EXERCISE BRIEF: Quote each of the following rows verbatim, from the first to the last.

[A run of rows]
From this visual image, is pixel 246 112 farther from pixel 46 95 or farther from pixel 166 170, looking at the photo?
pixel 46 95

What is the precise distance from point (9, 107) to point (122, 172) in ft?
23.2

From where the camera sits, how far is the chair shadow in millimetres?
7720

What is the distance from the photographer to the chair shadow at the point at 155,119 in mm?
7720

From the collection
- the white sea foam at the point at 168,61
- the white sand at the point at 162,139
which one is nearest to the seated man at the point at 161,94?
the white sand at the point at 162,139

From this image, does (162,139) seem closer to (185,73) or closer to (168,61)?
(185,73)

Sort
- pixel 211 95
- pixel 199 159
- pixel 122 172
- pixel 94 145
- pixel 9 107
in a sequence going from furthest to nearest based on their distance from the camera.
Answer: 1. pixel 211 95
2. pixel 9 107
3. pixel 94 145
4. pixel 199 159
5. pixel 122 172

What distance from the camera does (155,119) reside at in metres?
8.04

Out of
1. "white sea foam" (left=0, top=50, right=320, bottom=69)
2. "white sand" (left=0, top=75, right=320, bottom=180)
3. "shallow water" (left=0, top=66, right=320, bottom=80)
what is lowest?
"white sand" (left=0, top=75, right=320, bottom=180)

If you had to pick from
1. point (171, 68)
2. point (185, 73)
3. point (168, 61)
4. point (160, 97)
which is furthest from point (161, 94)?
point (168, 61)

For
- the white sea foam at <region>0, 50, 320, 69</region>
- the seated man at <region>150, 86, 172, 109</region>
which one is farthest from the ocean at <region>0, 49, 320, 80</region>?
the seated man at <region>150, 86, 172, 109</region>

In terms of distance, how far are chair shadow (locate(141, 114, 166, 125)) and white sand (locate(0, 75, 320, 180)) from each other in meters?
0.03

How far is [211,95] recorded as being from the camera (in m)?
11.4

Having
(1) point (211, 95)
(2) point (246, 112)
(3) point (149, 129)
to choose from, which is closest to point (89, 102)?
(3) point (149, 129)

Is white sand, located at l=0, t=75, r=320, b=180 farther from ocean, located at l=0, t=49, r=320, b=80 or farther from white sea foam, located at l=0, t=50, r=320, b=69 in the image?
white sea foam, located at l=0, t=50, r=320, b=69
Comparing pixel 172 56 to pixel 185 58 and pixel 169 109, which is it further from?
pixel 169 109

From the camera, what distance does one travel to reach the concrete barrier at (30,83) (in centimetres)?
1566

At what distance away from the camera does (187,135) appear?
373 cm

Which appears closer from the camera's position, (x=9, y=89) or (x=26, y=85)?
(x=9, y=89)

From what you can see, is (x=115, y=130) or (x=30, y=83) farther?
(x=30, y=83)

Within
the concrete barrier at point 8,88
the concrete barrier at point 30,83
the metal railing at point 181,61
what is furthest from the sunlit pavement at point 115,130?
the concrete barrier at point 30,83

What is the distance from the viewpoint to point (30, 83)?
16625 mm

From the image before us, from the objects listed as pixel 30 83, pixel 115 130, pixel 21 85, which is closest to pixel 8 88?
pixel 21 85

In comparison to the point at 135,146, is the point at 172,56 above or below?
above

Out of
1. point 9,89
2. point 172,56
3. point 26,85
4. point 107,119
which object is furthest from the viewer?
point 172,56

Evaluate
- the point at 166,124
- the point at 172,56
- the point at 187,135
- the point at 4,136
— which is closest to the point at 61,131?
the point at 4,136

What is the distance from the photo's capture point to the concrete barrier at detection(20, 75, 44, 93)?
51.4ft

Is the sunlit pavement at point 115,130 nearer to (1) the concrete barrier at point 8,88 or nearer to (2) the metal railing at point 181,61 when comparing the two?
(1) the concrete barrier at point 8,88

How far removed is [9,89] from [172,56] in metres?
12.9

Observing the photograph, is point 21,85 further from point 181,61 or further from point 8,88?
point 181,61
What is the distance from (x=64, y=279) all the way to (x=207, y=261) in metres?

OUTPUT OF THE EXERCISE:
From this visual image, is pixel 246 112 farther from pixel 46 95 or farther from pixel 166 170, looking at the photo?
pixel 46 95

What is the precise distance from point (9, 107) to point (122, 172) in ft?
23.2

From where the camera sits, how far is the chair shadow in millimetres?
7720

What is the distance from the photographer to the chair shadow at the point at 155,119 in mm?
7720

From the collection
- the white sea foam at the point at 168,61
- the white sand at the point at 162,139
which one is nearest to the seated man at the point at 161,94?
the white sand at the point at 162,139

From this image, does (162,139) seem closer to (185,73) or closer to (168,61)?
(185,73)

Sort
- pixel 211 95
- pixel 199 159
- pixel 122 172
- pixel 94 145
- pixel 9 107
in a sequence going from furthest to nearest based on their distance from the camera.
Answer: 1. pixel 211 95
2. pixel 9 107
3. pixel 94 145
4. pixel 199 159
5. pixel 122 172

What distance from the camera does (155,119) reside at in metres?
8.04

Out of
1. "white sea foam" (left=0, top=50, right=320, bottom=69)
2. "white sand" (left=0, top=75, right=320, bottom=180)
3. "shallow water" (left=0, top=66, right=320, bottom=80)
what is lowest?
"white sand" (left=0, top=75, right=320, bottom=180)

If you had to pick from
1. point (171, 68)
2. point (185, 73)
3. point (168, 61)
4. point (160, 97)
which is furthest from point (161, 94)?
point (168, 61)

For
- the white sea foam at <region>0, 50, 320, 69</region>
- the seated man at <region>150, 86, 172, 109</region>
which one is farthest from the ocean at <region>0, 49, 320, 80</region>?
the seated man at <region>150, 86, 172, 109</region>

In terms of distance, how far are chair shadow (locate(141, 114, 166, 125)) and white sand (locate(0, 75, 320, 180)) from each other in meters?
0.03

How far is [211,95] recorded as being from the camera (in m)?
11.4

Having
(1) point (211, 95)
(2) point (246, 112)
(3) point (149, 129)
to choose from, which is closest to point (89, 102)?
(3) point (149, 129)

Is white sand, located at l=0, t=75, r=320, b=180 farther from ocean, located at l=0, t=49, r=320, b=80 or farther from white sea foam, located at l=0, t=50, r=320, b=69 in the image?
white sea foam, located at l=0, t=50, r=320, b=69
Comparing pixel 172 56 to pixel 185 58 and pixel 169 109, which is it further from?
pixel 169 109

From the camera, what distance does one travel to reach the concrete barrier at (30,83) (in centimetres)?
1566

At what distance away from the camera does (187,135) appear?
373 cm

Which appears closer from the camera's position, (x=9, y=89) or (x=26, y=85)?
(x=9, y=89)

From what you can see, is (x=115, y=130) or (x=30, y=83) farther?
(x=30, y=83)

Within
the concrete barrier at point 8,88
the concrete barrier at point 30,83
the metal railing at point 181,61
what is furthest from the sunlit pavement at point 115,130?
the concrete barrier at point 30,83

What is the distance from the viewpoint to point (30, 83)?
16625 mm

From the image before us, from the objects listed as pixel 30 83, pixel 115 130, pixel 21 85, which is closest to pixel 8 88?
pixel 21 85

In comparison to the point at 135,146, is the point at 172,56 above or below?
above

Out of
1. point 9,89
2. point 172,56
3. point 26,85
4. point 107,119
which object is furthest from the viewer?
point 172,56

Evaluate
- the point at 166,124
- the point at 172,56
- the point at 187,135
- the point at 4,136
— which is closest to the point at 61,131?
the point at 4,136

What is the distance from the photo's capture point to the concrete barrier at detection(20, 75, 44, 93)?
51.4ft

Is the sunlit pavement at point 115,130 nearer to (1) the concrete barrier at point 8,88 or nearer to (2) the metal railing at point 181,61 when comparing the two?
(1) the concrete barrier at point 8,88

How far removed is [9,89] from [172,56] in metres?
12.9

Observing the photograph, is point 21,85 further from point 181,61 or further from point 8,88?
point 181,61
What is the distance from (x=64, y=279) all the way to (x=207, y=261) in metres?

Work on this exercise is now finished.